The Quarterly Emerging Risk Report series captures enterprise risk management (ERM) leaders’, risk management professionals’, auditors’, and senior executives’ views on emerging risks or over-the-horizon risk.
“The top five emerging risks in Q2 point to two broad themes for enterprises: A volatile low-growth macroeconomic environment, and a disruptive new technology that poses significant compliance risks rapidly growing in mainstream adoption,” said Gamika Takkar, director, research, in the Gartner risk and audit practice, in a statement.
“Risk leaders need to ensure their organizations are prepared for potential disruption to supply chains and increases to the cost of doing business in a global market,” said Takkar. “These impacts have the potential to be more disruptive at a time of slowing global economic growth.”
AI-related information governance-driven risks, moved from the fifth most cited spot in 1Q25 to the fourth rank in Q2, and Shadow AI moved into the top 5 as the popularity and ease-of-access to public AI tools soars, and organizations face challenges in effectively monitoring its use.
Prioritizing Cost Optimization
In the current environment, executive leaders are increasingly emphasizing cost optimization. However, cost-cutting measures that are rushed or poorly planned can also pose a risk to organizations.
“Executive leaders expect ERM to play a critical role by thoroughly evaluating how policy changes could affect organizational performance, risk exposure, internal controls, and overall business strategy,” said Takkar. “Half of executive leaders Gartner surveyed indicated that they depend on qualitative insights from internal teams, such as compliance and ERM to guide them.”

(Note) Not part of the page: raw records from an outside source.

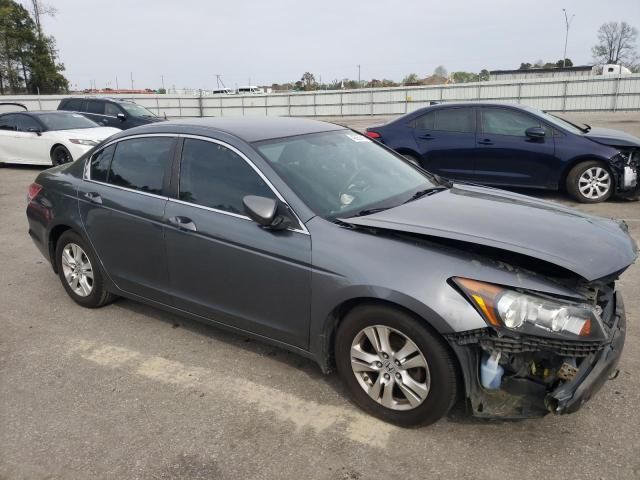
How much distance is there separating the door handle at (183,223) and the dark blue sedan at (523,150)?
6.15 m

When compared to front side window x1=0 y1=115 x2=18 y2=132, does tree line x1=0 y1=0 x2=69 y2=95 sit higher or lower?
higher

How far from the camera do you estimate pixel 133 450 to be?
275cm

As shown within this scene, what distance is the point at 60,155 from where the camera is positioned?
39.2ft

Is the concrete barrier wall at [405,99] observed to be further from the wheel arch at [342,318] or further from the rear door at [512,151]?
the wheel arch at [342,318]

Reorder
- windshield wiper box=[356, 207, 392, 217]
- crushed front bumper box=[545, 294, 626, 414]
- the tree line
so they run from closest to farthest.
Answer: crushed front bumper box=[545, 294, 626, 414], windshield wiper box=[356, 207, 392, 217], the tree line

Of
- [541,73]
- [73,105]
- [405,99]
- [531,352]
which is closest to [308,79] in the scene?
[541,73]

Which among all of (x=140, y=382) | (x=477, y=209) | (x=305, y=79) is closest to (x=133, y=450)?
(x=140, y=382)

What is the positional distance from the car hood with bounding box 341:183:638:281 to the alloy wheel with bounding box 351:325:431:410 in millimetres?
585

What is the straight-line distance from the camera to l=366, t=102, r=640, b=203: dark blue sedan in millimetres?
7859

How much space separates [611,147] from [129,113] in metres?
13.1

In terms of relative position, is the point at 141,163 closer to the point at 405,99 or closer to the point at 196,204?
the point at 196,204

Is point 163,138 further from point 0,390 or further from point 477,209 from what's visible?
point 477,209

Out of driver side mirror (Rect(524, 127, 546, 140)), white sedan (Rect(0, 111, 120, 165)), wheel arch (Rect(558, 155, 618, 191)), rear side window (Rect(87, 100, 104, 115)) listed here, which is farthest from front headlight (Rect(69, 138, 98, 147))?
wheel arch (Rect(558, 155, 618, 191))

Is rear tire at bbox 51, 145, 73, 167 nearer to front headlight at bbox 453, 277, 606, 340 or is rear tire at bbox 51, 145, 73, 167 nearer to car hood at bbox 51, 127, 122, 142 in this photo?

To effectively gauge the impact of cost-reduction strategies on operations, risk profile, key strategic initiatives and long-term growth, risk leaders should use qualitative assessment methods to evaluate actions. For instance, if delaying a key strategic initiative is a potential approach, take these three steps to fully evaluate the impact:
- Assess how changes affect strategic goals, short- and long-term business risk profile. Ask if delayed action adversely impacts a key strategic transformation that will sustain or create strategic value.
- Identify options to stay focused on key transformative initiatives. Consider the potential of collaborating with executive management to allocate resources or adjust other strategic goals to sustain an initiative that could be cut.
- Develop performance and strategic metrics to trigger adjustments to cost reduction. Consider whether a timely threshold trigger of market share or portfolio growth indicate revaluating a potential delay.
“Broad, rapid cost reductions that fail to consider their impact on both immediate and long-term risk profiles and strategic objectives may ultimately diminish efficiency and outweigh potential savings,” said Takkar. “Organizations that identify and manage risk actions will better protect their organization from current economic challenges.”